Argent trop cher
Dans son premier roman, la poétesse espagnole dresse deux magnifiques portraits de femmes désargentées.
Voici un premier roman beau de maîtrise et d’intelligence, que l’on voudrait voir vivre longtemps. Celle qui nous le livre est une jeune autrice talentueuse, Elena Medel, inconnue de nous, mais déjà plébiscitée en Espagne pour ses recueils de poésie. Avec Les Merveilles se présentent deux femmes, dont les trajectoires sont différentes mais qui ont en commun un statut précaire – et autre chose, dont la teneur nous parvient à la fin, magnifique. Elena Medel voulait parler de cela, de la manière dont le manque d’argent oriente le cours d’une vie, en limite les possibles.
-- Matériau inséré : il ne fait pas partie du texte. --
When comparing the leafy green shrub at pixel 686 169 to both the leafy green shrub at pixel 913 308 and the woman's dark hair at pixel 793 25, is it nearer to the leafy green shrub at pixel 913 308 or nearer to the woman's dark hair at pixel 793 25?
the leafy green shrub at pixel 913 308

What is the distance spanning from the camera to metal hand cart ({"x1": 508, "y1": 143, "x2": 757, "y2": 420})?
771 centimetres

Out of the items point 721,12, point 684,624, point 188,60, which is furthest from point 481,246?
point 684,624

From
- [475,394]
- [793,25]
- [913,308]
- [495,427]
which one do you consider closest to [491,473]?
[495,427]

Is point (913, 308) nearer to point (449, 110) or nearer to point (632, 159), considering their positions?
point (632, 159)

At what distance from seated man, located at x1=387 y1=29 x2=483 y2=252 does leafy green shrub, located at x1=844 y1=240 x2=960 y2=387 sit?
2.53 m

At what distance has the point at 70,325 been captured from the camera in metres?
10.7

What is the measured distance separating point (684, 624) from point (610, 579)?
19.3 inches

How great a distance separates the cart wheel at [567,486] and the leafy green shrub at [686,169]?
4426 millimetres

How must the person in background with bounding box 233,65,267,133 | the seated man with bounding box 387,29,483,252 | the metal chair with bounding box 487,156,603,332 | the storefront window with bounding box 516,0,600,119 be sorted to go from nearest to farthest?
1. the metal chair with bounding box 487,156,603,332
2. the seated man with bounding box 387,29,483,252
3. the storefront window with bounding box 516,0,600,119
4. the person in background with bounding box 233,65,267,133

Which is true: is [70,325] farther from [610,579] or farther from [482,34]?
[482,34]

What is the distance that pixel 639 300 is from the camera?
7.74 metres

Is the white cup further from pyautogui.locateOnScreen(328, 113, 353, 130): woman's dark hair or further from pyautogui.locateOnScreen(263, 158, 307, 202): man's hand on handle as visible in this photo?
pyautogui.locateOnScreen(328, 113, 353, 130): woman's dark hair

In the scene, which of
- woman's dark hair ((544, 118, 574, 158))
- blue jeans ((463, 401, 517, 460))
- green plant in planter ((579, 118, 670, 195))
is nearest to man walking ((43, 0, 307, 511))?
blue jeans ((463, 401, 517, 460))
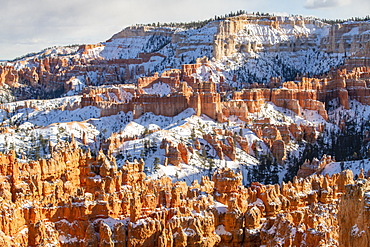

Installées à Madrid, Alicia et María ne se connaissent pas. La première, trentenaire, travaille dans une boutique de gare. « Gosse de riche qui un jour s’est retrouvée pauvre », elle revit toutes les nuits le suicide de son père, qui a fini criblé de dettes. La seconde, la cinquantaine, est femme de ménage et évolue loin de sa fille, élevée par sa famille. Tout au long du roman, « la voix de [leur] mémoire parle », convoquant quelques souvenirs d’une existence qui, sans doute, auraient été « tout autre avec de l’argent ». Engagée pleinement dans son écriture, Elena Mendel dessine très finement leur solitude, choisie pour une part, subie pour une autre, qui tient alors à une forme d’invisibilisation entourant les personnes aux revenus modestes. « Ce qu’on ne voit pas n’existe pas », lit-on plusieurs fois, et la phrase donne leur sens à bien des aspects du récit. De notre place, nous les regardons, alors elles existent. Elles se tiennent droites, admirables, donc merveilleuses. ★★★★☆ LES MERVEILLES (LAS MARAVILLAS) ELENA MEDEL TRADUIT DE L’ESPAGNOL PAR LISE BELPERRON, 224 P., LA CROISÉE, 20 €.
EN LIBRAIRIES LE 2 MARS.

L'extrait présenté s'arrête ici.